Note: When processing a node, ucampas will display the pathname of that node relative to the root directory of the navigation tree. If that node is not reachable through any sequence of subnodes listed in uconfig.txt files, then the displayed path will show any missing entry as “[...]”. If this shows up, it means that the processed node cannot be reached by a “ucampas -r” run from the root and will not be reachable through the navigation tree. Such a node is a child whose parent does not know about its existence.
Subnodes can also be specified collectively using Unix-shell regular expressions using the *glob construct. Its first argument is a filename pattern that will be expanded just like in a Unix shell. For example, a list element *glob("*-b.html") expands into any existing *-b.html file in the directory that has not yet been otherwise listed. The first slash and anything beyond in any matched pathname will be discarded, which can be used to select directories by their content. For example, *glob("d*/index-b.html") will add to the list of subnodes all existing directories that start with the letter "d" and that contain an index-b.html file. Also, any parameters listed in a *glob element will be copied into each generated subnode, which can be used, for example, as in *glob("file[0-9]-b.html", invisible=1). To reverse the sorting order of subnodes added by *glob, use *globr instead.

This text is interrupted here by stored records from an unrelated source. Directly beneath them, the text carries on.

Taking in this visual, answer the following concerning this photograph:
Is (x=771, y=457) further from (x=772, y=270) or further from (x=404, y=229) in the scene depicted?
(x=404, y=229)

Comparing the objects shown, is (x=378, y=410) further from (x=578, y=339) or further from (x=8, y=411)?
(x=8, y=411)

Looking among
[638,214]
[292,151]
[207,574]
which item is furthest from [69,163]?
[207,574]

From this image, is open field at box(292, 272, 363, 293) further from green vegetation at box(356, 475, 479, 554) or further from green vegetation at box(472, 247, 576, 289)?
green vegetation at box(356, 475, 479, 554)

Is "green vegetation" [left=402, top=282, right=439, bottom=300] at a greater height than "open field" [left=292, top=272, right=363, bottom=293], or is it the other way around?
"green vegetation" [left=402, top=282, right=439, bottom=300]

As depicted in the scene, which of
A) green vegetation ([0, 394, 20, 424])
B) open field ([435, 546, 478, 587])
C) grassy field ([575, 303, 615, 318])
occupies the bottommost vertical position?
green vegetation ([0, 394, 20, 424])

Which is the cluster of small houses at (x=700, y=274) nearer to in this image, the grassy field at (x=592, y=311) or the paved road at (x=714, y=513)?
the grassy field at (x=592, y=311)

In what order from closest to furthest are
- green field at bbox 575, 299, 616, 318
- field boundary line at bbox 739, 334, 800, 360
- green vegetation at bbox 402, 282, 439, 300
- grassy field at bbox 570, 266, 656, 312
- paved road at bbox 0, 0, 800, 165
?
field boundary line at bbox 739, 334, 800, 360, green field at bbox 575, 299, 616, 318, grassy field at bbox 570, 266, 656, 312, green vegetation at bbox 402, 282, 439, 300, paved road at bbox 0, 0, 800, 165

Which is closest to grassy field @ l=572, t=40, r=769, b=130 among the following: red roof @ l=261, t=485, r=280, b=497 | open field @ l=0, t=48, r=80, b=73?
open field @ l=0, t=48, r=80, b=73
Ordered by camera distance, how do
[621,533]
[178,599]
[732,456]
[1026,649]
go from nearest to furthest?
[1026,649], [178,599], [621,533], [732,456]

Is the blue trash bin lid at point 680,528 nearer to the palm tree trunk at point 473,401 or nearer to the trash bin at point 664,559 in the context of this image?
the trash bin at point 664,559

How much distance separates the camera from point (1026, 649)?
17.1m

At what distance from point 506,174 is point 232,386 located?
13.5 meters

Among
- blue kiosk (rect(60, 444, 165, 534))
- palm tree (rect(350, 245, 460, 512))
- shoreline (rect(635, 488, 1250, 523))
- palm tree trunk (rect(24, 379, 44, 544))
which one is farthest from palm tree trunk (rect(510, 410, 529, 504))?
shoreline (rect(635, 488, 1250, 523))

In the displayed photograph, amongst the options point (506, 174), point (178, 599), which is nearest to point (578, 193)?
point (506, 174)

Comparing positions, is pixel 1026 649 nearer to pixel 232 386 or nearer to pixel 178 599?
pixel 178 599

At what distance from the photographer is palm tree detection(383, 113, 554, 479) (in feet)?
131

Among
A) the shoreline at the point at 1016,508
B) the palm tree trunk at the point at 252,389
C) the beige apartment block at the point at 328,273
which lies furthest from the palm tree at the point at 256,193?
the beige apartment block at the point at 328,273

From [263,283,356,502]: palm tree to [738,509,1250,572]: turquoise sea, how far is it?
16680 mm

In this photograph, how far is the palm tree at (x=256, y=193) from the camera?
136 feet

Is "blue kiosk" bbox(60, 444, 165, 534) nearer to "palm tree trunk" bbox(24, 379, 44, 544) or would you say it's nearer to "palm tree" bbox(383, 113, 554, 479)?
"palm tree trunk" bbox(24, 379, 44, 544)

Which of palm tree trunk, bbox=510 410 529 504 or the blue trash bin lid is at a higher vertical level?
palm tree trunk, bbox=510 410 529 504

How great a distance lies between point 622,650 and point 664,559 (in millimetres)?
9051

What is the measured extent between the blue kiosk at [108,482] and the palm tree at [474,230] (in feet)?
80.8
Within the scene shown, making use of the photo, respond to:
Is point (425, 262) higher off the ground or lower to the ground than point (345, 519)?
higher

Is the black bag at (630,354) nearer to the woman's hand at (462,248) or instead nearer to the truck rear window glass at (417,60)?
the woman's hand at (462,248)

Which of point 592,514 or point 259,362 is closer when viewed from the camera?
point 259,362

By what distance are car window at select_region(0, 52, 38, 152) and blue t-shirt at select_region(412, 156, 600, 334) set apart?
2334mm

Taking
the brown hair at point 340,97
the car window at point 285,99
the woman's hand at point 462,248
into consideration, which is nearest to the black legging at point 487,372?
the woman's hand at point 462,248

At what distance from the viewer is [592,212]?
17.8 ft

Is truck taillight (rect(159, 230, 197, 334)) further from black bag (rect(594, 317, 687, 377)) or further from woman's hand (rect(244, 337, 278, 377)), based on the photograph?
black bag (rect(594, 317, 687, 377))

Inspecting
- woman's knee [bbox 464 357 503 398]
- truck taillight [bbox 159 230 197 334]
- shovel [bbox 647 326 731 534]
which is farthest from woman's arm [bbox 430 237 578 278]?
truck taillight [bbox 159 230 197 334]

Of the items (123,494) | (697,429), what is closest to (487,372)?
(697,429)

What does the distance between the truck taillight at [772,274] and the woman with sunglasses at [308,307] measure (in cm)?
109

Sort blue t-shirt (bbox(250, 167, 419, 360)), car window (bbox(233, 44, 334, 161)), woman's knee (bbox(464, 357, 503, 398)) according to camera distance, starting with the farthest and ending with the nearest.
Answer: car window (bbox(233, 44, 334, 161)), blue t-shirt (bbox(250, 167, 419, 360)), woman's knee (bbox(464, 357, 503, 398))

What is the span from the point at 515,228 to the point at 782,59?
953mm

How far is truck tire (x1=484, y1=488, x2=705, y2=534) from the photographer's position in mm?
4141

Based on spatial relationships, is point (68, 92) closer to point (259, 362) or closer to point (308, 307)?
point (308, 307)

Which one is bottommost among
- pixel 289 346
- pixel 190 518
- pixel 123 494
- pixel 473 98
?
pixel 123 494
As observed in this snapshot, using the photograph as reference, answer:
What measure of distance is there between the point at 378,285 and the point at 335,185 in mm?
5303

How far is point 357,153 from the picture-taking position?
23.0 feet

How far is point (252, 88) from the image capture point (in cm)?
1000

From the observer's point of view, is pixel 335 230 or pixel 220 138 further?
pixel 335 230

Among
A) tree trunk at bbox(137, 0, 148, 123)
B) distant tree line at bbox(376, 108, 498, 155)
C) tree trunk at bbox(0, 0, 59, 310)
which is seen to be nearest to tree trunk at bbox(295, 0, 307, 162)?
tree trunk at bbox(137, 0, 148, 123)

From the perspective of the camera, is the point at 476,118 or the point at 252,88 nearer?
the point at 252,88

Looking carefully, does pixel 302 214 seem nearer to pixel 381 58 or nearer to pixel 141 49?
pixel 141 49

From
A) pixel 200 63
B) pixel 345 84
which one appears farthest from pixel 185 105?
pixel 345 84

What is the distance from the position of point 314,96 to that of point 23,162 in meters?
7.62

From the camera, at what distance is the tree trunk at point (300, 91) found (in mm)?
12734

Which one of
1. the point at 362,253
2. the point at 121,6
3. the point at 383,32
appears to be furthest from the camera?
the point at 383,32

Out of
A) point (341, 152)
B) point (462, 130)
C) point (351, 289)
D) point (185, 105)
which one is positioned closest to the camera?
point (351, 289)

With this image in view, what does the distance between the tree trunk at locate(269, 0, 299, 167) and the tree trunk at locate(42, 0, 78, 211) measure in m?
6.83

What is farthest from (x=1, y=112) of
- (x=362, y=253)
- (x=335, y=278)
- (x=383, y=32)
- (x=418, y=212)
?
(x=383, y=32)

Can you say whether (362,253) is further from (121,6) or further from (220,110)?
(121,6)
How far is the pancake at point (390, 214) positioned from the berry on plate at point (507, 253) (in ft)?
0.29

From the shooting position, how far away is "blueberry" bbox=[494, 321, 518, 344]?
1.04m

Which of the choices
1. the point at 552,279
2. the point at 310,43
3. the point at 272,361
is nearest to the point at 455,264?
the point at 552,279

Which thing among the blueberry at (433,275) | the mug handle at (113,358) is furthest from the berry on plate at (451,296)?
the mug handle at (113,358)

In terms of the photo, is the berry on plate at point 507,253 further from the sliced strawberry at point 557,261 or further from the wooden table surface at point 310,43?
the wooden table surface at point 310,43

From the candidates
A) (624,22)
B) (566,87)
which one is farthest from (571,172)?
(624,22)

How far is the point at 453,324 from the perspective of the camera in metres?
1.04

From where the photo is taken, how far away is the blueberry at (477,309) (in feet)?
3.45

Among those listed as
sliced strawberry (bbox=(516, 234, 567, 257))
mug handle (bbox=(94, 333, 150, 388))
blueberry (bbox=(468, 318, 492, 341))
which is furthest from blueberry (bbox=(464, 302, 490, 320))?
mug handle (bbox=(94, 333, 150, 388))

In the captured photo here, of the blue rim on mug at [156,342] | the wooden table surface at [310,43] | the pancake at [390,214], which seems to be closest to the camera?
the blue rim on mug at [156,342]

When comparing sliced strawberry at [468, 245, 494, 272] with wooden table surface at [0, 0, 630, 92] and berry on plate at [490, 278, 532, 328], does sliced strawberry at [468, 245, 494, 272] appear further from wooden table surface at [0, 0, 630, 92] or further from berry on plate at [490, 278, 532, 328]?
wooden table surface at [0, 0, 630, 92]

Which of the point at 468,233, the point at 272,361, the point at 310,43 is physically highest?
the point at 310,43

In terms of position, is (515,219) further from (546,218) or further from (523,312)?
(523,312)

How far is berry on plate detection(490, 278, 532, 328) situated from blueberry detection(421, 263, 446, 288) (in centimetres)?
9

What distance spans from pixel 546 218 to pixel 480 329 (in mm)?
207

In addition to normal subnodes, the navigation tree can also contain arbitrary hyperlinks, which are added as lists elements of the form *link("url", title="string"). Such hyperlinks can be used to point to external sites or to break up the tree structure of the navigation information.
The key/value pairs in a uconfig.txt file are parameter settings that can be used to affect the formatting of the generated web pages or other aspects of ucampas behaviour. Some of the parameter values are just simple strings, others have a more complex structure and contain further key-value pairs and/or list elements.
A key/value pair (outside parenthesis) in a uconfig.txt file directly affects the formatting of the index.html file in this directory. However, most parameters are inherited, that is they also affect the processing of sub pages. Therefore, a key/value pair in a uconfig.txt will also affect other files and subdirectories in the same location, unless overridden further down. Parameters can also be specified in a uconfig.txt file for individual subnodes, by appending them in parenthesis to the listed subnode name, as in
There are two ways to modify the automatic inheritance of parameter settings to subnodes:
- noninherit=(key=value, ...)
- The provided parameter settings will affect only the current node, not any subnodes.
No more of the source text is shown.